Corneille, Le Cid, Acte I, Scène 6, Le Stances du Cid
Introduction
Ce monologue est extrait du Cid de Corneille. Le héros, Rodrigue est le fil de Dom Diègue ; il aime et doit épouser Chimène, fille de Dom Gormas. Malheureusement, il vient d’apprendre que ce dernier a gravement outragé Dom Diègue, trop âgé pour venger son honneur par un duel. Il vient donc de charger son fils de laver cet affront. Le héros est ainsi mis face à un dilemme tragique : sauver son honneur en tuant Dom Diègue mais perdre alors Chimène ou préserver son amour en renonçant au duel mais alors perdre son honneur. Pour expliquer ce monologue, notre problématique sera la suivante : la délibération menée par le héros nuit-elle au cours de l’action théâtrale ? Afin d’y répondre, nous dégagerons les trois étapes du conflit intérieur, puis de la tentation de la fuite dans le suicide et enfin la prise de décision délibératrice.

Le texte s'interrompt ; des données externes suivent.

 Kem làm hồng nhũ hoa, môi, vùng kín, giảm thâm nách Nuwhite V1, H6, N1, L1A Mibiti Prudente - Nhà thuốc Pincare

I. Le conflit intérieur (v.1 à 30).
Rodrigue est en plein conflit : monologue à tonalité lyrique avec modification du système des rimes et du mètre ; le spectateur entend un long poème par lequel le héros chante sa douleur.
Il y a également des répétitions : « Ô Dieu l’étrange peine » à chaque strophe ainsi que Chimène, dernier mot de chaque paragraphe.

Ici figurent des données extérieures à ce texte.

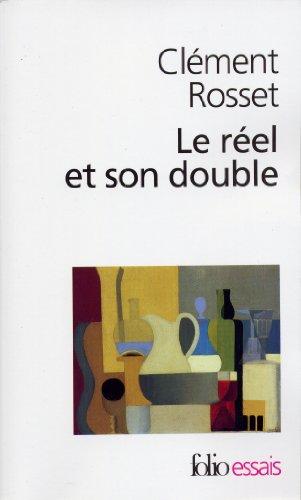 Le réel et son double : essai sur l'illusion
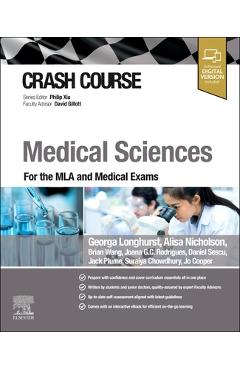 Coperta cărții 'Crash Course Medical Sciences: For the MLA and Medical Exams - Georga Longhurst'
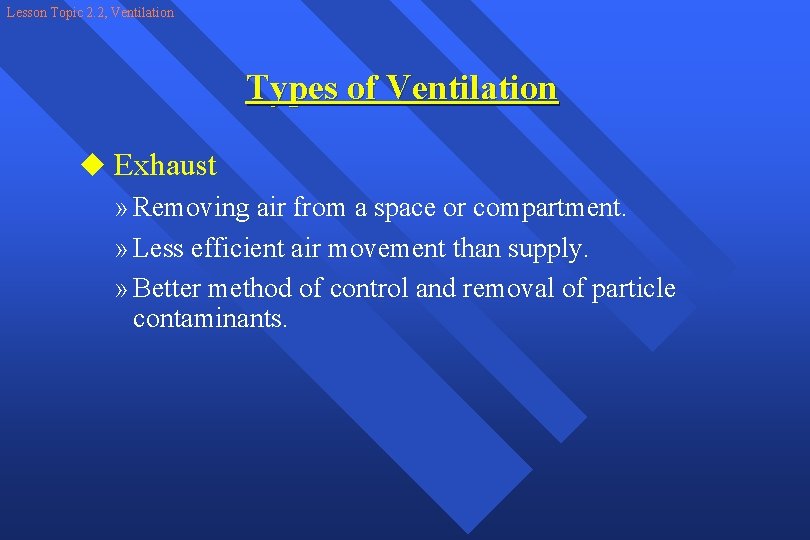 Lesson Topic 2. 2, Ventilation Types of Ventilation u Exhaust » Removing air from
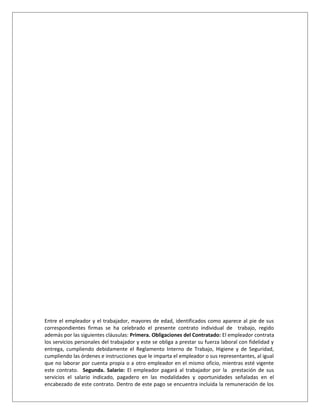 Entre el empleador y el trabajador, mayores de edad, identificados como aparece al pie de sus
correspondientes firmas se ha celebrado el presente contrato individual de trabajo, regido
además por las siguientes cláusulas: Primera. Obligaciones del Contratado: El empleador contrata
los servicios personales del trabajador y este se obliga a prestar su fuerza laboral con fidelidad y
entrega, cumpliendo debidamente el Reglamento Interno de Trabajo, Higiene y de Seguridad,
cumpliendo las órdenes e instrucciones que le imparta el empleador o sus representantes, al igual
que no laborar por cuenta propia o a otro empleador en el mismo oficio, mientras esté vigente
este contrato. Segunda. Salario: El empleador pagará al trabajador por la prestación de sus
servicios el salario indicado, pagadero en las modalidades y oportunidades señaladas en el
encabezado de este contrato. Dentro de este pago se encuentra incluida la remuneración de los
 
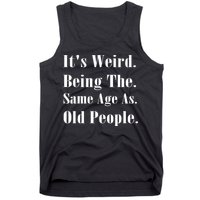 Its Weird Being The Same Age As Old People Tank Top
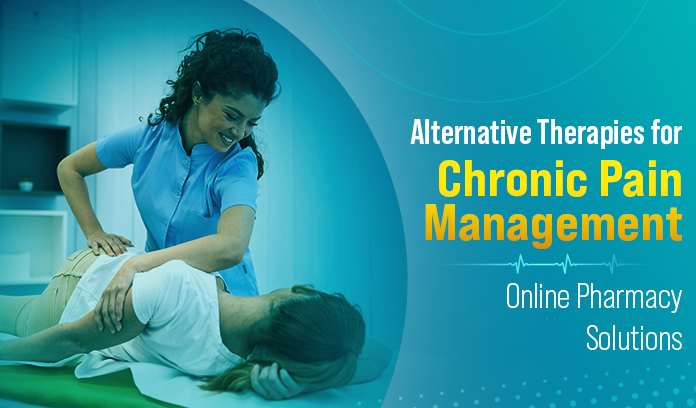 Alternative Therapies for Chronic Pain Management: Online Pharmacy Solutions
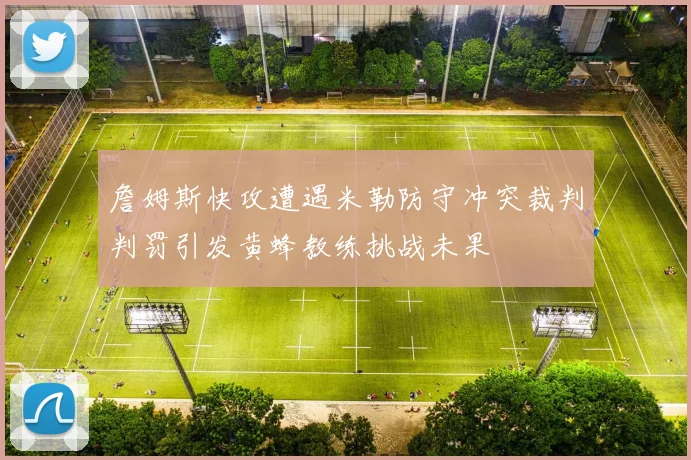 詹姆斯快攻遭遇米勒防守冲突裁判判罚引发黄蜂教练挑战未果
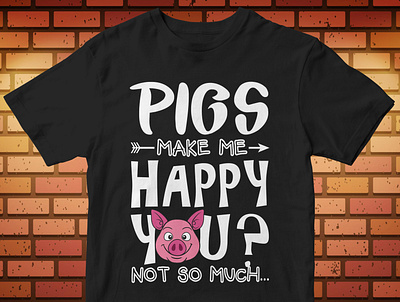 pigs make me happy you not so much cut files design icon illustration illustrator logo svg design tshirtdesign typography vector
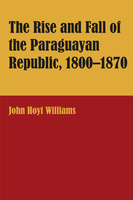 The Rise and Fall of the Paraguayan Republic, 1800–1870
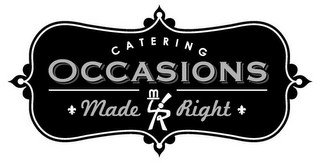 CATERING OCCASIONS MADE M R RIGHT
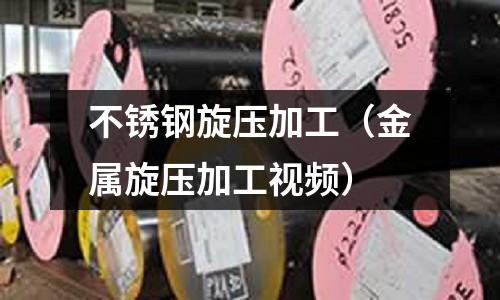 不銹鋼旋壓加工（金屬旋壓加工視頻）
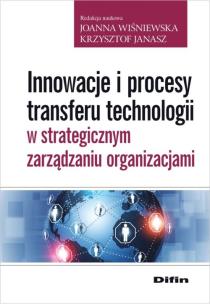 Okładka książki Innowacje i procesy transferu technologii w strategicznym zarządzaniu organizacjami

On peut y apercevoir le champ lexical de l’amour au vers 7, 12, 13, 15, 21 et 35.
Il y a de nombreux superlatifs soulignant l’intensité de la douleur au vers 5-6, 17 et 23. Le héros est prostré et incapable d’agir : « Je demeure immobile » (v.5). L’alternative tragique qui s’impose à lui est maintes fois reformulée, ce qui traduit l’impasse dans laquelle Rodrigue est emprisonné : v. 7, 13, 15, 19-20, 24.
Il y a des antithèses telles que juste / injuste ; punir / impuni ; offensé / offenseur, mais également des parallélismes : l’un / l’autre aux vers 14, 24, 34-35, 35-36, des oxymores : aimable tyrannie ou cruel espoir, des phrases interrogatives telles que v.19-20 ou 29-30.

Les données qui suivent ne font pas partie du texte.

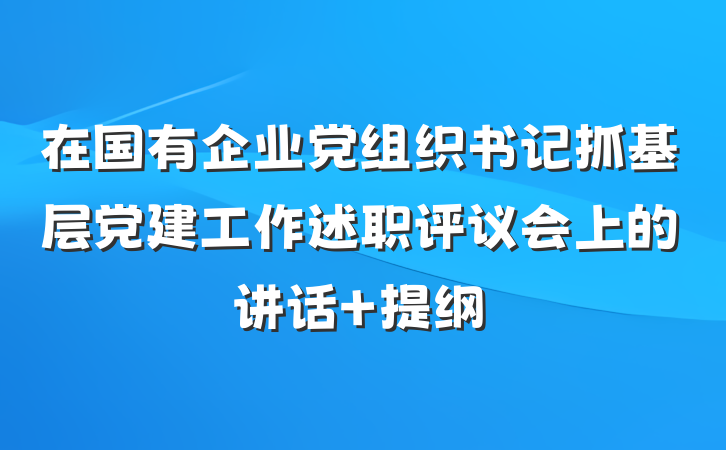 在国有企业党组织书记抓基层党建工作述职评议会上的讲话 提纲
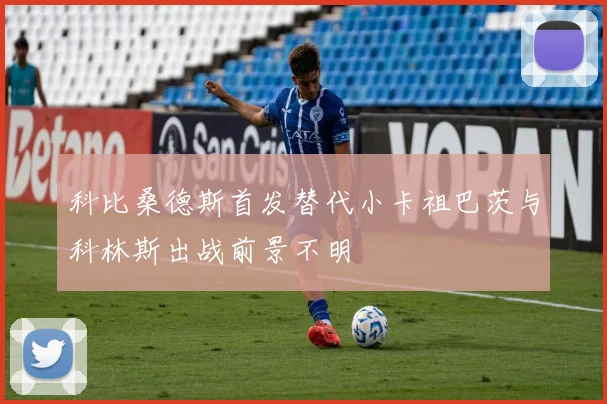 科比桑德斯首发替代小卡祖巴茨与科林斯出战前景不明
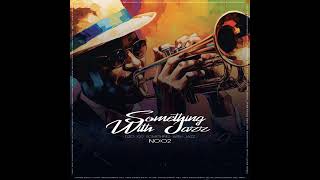 Download lagu Dzo 729 Something With Jazz No.2 mp3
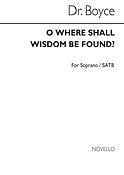 W O Where Shall Wisdom Be Found? Sop Solo And Satb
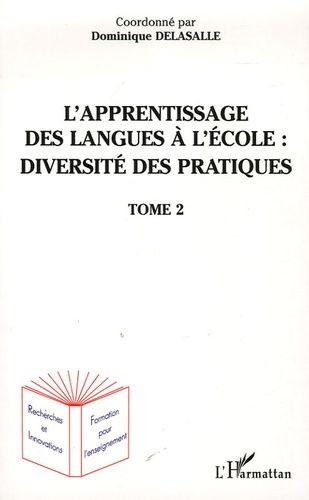 Emprunter L'apprentissage des langues à l'école : diversité des pratiques. Tome 2 livre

La stance suivante commence par une expression (il vaut mieux) qui indique que Rodrigue a pris une décision, laquelle ?
II. La tentation de la fuite dans le suicide (v.31 à 46).
Il choisit le suicide car il est incapable de choisir entre son père et Chimène : « Je dois à ma maîtresse aussi bien qu’à mon père » (v.32).
Mais un héros tragique ne peut agir ainsi ; de plus la religion chrétienne interdit le suicide et un tel dénouement est donc exclu. Les infinitifs délibératifs de la stance suivante indique que Rodrigue reconsidère sa décision en s’affirmant davantage (ma répété).
Il est désormais proche du seul choix compatible avec son double statut de noble et de héros.
III. La prise de décision libératrice (v.47 à 60).
Désormais, Rodrigue est capable de faire passer son père avant sa maîtresse ; il exprime non plus sous la forme interrogative mais injonctive ; le premier mot de la dernière stance est éloquent : oui ; Rodrigue accepte ce qu’il refusait : il fait le choix que son père et le public attendent de lui et mérite ainsi l’admiration et de la pitié, ce qui est le propre du héros tragique.
Conclusion
L’indécision du héros avait arrêté l’action ; le temps qu’il a pris pour exprimer sa souffrance et sa faiblesse le rendent plus humain aux yeux des spectateurs. Par ailleurs, ce temps de réflexion lui a permis de se décider, ce qui est le propre d’une délibération : l’action tragique est donc relancée.